Medicare is the answer
Americans don’t need to
look far for a health insurance solution: Medicare works and should be extended to all Americans.
The expanded Medicare program should be financed through a 4% business gross receipts tax, and the
existing Medicare payroll tax and co-pay deductibles should be eliminated.
The cost of health care would thus be reflected in the price of goods and services, and Americans would be freed
from expensive health care premiums, co-pay arrangements, and payroll taxes.
What’s more, health care decisions would be left to patients and the doctors of their choice.
What about drugs?
The Medicare prescription drug program is too expensive,provides too little coverage, and should
also be reformed.
Recent estimates suggest program costs could exceed
$100 billion/year, in large part because, unlike most countries, the US does not regulate the price of drugs.

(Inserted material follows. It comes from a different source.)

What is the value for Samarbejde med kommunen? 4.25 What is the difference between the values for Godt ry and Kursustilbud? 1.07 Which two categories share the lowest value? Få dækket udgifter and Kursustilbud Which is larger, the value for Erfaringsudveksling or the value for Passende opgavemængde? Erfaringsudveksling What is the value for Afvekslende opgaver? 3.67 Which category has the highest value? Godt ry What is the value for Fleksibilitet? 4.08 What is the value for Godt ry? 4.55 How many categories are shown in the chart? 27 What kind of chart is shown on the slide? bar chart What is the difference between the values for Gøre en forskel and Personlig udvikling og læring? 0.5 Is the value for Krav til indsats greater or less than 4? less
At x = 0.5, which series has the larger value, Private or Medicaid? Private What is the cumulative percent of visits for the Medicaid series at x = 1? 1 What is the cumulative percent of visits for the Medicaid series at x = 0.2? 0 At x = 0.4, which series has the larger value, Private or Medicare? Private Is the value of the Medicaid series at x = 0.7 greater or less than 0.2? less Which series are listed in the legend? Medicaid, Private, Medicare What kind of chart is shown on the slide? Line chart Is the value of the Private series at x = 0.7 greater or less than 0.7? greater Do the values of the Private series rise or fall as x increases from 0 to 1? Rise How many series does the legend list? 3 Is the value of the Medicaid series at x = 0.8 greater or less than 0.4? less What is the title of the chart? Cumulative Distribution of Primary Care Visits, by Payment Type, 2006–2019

Despite the price tag, the program covers only seniors, who are charged $420 per
year premiums ($35 per month) for limited coverage.
There is
$350 deductible after which the government pays only 75% of the first $2,000 of drug costs, nothing for the gap between
$2,250--$5,100, and 95% of costs over $5,100.
Tax free
medical savings accounts are available for those well off enough to be able to save and itemize deductions, but are of little
use to everyone else.
Reform is needed to expand coverage and reduce
cost.
The program should cover 100% of costs for all Americans, young
and old.
There should be no premiums, no payroll taxes, no deductibles,
co-pays, or gaps.
Instead, the cost of the program should be financed
through 1%business gross receipt tax.
In addition, the cost of drugs should be regulated
on a cost plus 5%basis. Drug companies would still be able spend whatever is necessary on R&D and investments that benefit
public, and would enjoy profits equal to the average profit margin enjoyed by most American industry (roughly 5%). Windfall
profits of 16% would be a thing of the past, dramatically reducing the cost of the program.